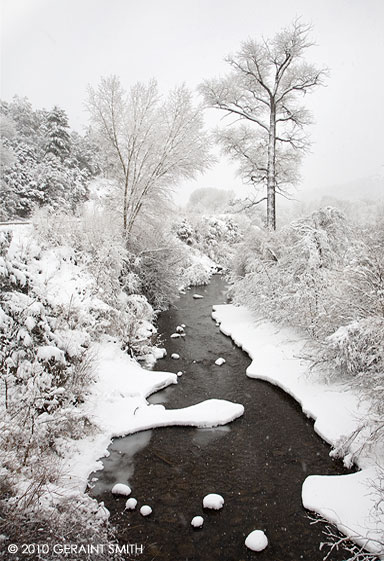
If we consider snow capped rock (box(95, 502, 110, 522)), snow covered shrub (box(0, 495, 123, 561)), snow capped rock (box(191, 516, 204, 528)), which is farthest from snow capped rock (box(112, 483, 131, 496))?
snow capped rock (box(191, 516, 204, 528))

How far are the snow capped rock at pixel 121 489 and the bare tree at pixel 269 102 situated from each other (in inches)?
367

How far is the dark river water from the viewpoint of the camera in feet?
10.4

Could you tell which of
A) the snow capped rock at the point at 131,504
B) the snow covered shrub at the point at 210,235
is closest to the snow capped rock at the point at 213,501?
the snow capped rock at the point at 131,504

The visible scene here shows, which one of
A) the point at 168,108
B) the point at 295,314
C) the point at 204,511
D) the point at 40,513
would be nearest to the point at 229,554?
the point at 204,511

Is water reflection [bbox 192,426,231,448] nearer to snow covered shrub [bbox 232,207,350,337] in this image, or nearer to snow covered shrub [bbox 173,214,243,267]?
snow covered shrub [bbox 232,207,350,337]

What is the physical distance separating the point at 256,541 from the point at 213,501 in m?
0.65

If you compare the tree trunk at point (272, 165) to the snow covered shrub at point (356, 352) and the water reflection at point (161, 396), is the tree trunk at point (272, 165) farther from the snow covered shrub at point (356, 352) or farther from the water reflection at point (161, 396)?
the water reflection at point (161, 396)

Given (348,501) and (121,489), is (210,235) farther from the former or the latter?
(348,501)

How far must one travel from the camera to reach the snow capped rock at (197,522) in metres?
3.37

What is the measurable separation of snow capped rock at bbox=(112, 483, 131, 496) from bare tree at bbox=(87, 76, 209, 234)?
9.31 metres

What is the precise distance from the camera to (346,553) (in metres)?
3.08

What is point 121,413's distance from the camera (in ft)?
18.1

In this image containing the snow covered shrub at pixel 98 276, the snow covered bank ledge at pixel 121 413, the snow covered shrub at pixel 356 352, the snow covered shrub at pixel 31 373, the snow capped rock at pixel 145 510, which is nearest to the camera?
the snow capped rock at pixel 145 510

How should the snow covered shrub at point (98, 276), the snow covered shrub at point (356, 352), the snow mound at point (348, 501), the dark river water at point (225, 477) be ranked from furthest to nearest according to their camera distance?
the snow covered shrub at point (98, 276) < the snow covered shrub at point (356, 352) < the dark river water at point (225, 477) < the snow mound at point (348, 501)
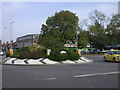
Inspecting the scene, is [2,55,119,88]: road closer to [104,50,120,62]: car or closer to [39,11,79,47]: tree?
[104,50,120,62]: car

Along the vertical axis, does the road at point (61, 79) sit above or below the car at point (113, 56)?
below

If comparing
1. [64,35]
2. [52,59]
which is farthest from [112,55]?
[64,35]

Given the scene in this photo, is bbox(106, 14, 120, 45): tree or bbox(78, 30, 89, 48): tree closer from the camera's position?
bbox(78, 30, 89, 48): tree

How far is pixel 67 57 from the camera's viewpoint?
24.2 metres

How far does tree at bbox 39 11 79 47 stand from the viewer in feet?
199

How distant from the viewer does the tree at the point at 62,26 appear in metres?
60.7

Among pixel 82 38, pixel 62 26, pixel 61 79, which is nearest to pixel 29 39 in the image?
pixel 82 38

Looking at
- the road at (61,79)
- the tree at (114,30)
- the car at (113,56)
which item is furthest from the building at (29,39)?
the road at (61,79)

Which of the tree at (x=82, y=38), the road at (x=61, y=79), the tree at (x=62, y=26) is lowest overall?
the road at (x=61, y=79)

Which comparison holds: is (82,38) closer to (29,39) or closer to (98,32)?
(98,32)

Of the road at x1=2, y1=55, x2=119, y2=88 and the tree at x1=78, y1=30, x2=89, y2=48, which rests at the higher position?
the tree at x1=78, y1=30, x2=89, y2=48

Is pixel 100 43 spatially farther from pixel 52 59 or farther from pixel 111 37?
pixel 52 59

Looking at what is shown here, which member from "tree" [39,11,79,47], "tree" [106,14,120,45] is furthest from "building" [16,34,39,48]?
"tree" [106,14,120,45]

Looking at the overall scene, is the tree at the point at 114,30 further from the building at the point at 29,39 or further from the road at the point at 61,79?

☆ ☆ ☆ ☆ ☆ ☆ ☆

_Exercise requirements_. Can you reproduce, word for word, the lines of the listing from the one containing "Which of the" through the last line of the listing, both ends included?

_Exercise output_.
Which of the tree at (x=82, y=38), the road at (x=61, y=79), the tree at (x=62, y=26) is lowest overall?
the road at (x=61, y=79)

Which comparison holds: is (82,38) closer to (29,39) or closer to (98,32)?
(98,32)

Of the road at x1=2, y1=55, x2=119, y2=88 and the tree at x1=78, y1=30, x2=89, y2=48, which rests at the higher position?
the tree at x1=78, y1=30, x2=89, y2=48

Is pixel 100 43 spatially farther from pixel 52 59 or farther from pixel 111 37?
pixel 52 59

Looking at what is shown here, which member from "tree" [39,11,79,47], "tree" [106,14,120,45] is furthest from "building" [16,34,39,48]?
"tree" [106,14,120,45]

Looking at the overall scene, is the tree at the point at 114,30 further from the building at the point at 29,39 or further from the road at the point at 61,79?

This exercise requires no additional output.